The dearth of women does not encourage female students to enter these subjects, says Dr Susan Bullivant, director of the Athena Project. "If you get more women on the staff, you are going to get more undergraduates coming in. It does help to see successful women."

Unfortunately, the number of successful women, as defined by women reaching the pinnacle of vice-chancellor, has actually declined in recent years, from a high of 10 in 1996-7. There are five women university vice-chancellors now - and only one of these at an old university.

One of the reasons there are so few high-fliers coming through the system, according to Julia Higgins, professor of chemical engineering at Imperial, is that women academics with families concentrate on teaching and administration. As a result, their research tends to suffer. That is why, she believes, women may reach senior-lecturer level, but find it difficult to attain reader or professor grade. "In the best universities, you have to be successful at research if you are going to be successful," she explains.

The AUT has been collecting evidence from members about the way the research assessment exercise (RAE) affects women. Its women's committee has sent a paper to the higher education funding council arguing that maternity leave should be taken into account when women's research output is analysed. At present, 12 RAE subject panels mention maternity leave, but there are no clear and consistent guidelines laid down, says the AUT.

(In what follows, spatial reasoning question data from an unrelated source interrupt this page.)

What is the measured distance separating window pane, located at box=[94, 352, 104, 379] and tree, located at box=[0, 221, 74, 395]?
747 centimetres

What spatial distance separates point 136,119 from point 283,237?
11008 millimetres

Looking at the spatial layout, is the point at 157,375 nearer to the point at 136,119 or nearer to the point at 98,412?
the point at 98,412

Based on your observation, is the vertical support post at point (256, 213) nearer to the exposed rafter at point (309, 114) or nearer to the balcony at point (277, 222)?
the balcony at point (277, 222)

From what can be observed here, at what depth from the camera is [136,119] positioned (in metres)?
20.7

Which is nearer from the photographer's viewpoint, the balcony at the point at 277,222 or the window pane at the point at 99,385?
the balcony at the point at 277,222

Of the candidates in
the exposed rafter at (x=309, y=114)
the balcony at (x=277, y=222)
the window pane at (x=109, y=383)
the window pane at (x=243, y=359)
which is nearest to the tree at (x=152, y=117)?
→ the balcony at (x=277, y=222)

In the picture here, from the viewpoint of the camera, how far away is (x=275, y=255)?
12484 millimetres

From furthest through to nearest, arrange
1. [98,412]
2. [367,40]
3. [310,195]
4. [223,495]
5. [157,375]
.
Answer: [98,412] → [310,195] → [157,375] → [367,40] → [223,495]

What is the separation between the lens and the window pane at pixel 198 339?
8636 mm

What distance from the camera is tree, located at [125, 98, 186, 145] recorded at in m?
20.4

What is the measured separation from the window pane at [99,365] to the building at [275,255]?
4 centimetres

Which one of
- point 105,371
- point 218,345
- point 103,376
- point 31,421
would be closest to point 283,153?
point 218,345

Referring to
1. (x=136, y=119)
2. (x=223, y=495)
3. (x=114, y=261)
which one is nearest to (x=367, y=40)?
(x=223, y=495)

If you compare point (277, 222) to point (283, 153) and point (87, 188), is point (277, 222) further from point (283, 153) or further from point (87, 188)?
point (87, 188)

"The RAE needs to be seen to be fair," says Sally Hunt, AUT assistant general secretary. "Women feel that too many cards in the research game are stacked against them."

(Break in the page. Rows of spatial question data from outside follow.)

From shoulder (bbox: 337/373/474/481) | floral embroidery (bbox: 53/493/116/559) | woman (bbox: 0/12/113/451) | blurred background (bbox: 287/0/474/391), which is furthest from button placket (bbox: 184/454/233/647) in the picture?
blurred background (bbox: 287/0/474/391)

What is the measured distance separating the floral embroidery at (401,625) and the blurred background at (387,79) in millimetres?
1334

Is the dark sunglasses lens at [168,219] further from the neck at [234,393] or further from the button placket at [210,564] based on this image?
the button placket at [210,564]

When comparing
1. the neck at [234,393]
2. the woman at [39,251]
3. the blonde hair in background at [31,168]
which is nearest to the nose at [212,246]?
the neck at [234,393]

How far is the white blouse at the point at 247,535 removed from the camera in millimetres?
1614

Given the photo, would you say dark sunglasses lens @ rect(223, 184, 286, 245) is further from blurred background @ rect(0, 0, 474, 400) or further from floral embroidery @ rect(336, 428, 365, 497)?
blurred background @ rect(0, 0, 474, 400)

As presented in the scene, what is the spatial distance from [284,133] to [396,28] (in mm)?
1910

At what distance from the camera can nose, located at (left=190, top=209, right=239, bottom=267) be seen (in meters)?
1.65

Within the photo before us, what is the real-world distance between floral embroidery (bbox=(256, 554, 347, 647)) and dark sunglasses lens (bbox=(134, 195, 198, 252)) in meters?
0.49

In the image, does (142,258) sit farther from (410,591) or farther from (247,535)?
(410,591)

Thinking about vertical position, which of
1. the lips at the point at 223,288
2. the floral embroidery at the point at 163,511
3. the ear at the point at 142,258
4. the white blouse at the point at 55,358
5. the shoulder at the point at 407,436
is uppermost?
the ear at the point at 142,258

'I'M NOT AMBITIOUS... A DOOR OPENED AND I JUST WALKED THROUGH IT'

Mrs Alexandra Burslem, 59, vice-chancellor, Manchester Metropolitan University, salary pounds 102,550

SUCCESS SIMPLY happened to Alexandra Burslem. She says her beginnings were inauspicious. She had to leave the first year of a history degree at Cambridge University to have a baby. Another baby followed, her marriage broke down and, as a single mother, she enrolled for a course in politics and modern history at Manchester University.

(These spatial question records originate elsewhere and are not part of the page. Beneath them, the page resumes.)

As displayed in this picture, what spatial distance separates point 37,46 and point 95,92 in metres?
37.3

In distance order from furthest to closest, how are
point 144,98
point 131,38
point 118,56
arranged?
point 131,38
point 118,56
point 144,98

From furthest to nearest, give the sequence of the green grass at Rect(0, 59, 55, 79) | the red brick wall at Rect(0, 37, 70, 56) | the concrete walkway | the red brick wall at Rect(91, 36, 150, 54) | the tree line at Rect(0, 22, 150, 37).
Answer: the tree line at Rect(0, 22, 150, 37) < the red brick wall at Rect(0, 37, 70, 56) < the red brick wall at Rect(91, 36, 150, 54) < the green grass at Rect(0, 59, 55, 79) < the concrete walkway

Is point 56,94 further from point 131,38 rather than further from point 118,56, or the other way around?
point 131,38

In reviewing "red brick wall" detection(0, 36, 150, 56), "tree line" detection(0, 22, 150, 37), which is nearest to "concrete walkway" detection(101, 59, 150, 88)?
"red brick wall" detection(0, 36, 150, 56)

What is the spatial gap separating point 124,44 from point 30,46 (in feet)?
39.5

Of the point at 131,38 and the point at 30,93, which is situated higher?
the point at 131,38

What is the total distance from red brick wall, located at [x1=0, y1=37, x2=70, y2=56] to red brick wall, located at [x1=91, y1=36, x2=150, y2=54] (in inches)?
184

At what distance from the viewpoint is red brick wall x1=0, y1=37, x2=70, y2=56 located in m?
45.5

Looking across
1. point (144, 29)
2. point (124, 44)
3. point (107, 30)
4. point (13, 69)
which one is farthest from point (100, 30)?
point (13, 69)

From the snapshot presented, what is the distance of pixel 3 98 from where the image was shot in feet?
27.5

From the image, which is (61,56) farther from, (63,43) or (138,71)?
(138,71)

"I loved every minute of it," she says. She ended up with a first-class degree, went into research and a PhD followed.

She became a lecturer in British politics and administration at the former Manchester Polytechnic in 1973 on pounds 2,800. By 1982, she had become the head of department. "I was not ambitious," she says. "A door opened and I just walked through it."

Mrs Burslem went on to become head of the faculty of community studies and education. Two years later she moved sideways to the academic director's post.

She thinks that women are put off from applying for promotion by the belief that it will automatically mean much more responsibility. But she has found that most senior jobs carry different - not more - responsibility.

One reason that women are at such a disadvantage in the higher education field is that many of them have only entered the sector relatively recently, she says.

FORCED HERSELF TO ASK FOR MORE

Hannah Penniless, 27, junior lecturer in science faculty, Birmingham University, salary pounds 18,915

ONE OF a group of young women in her department, Ms Penniless has a first-class degree and a PhD. As a lecturer, she started on pounds 15,195 and has received a couple of pay awards and increments since. "We're paid less than our male colleagues of the same age and experience," she says.

Ms Penniless has had to steel herself to ask for more money, but she has done so. The head of department now acknowledges that there is a group of young women who are underpaid.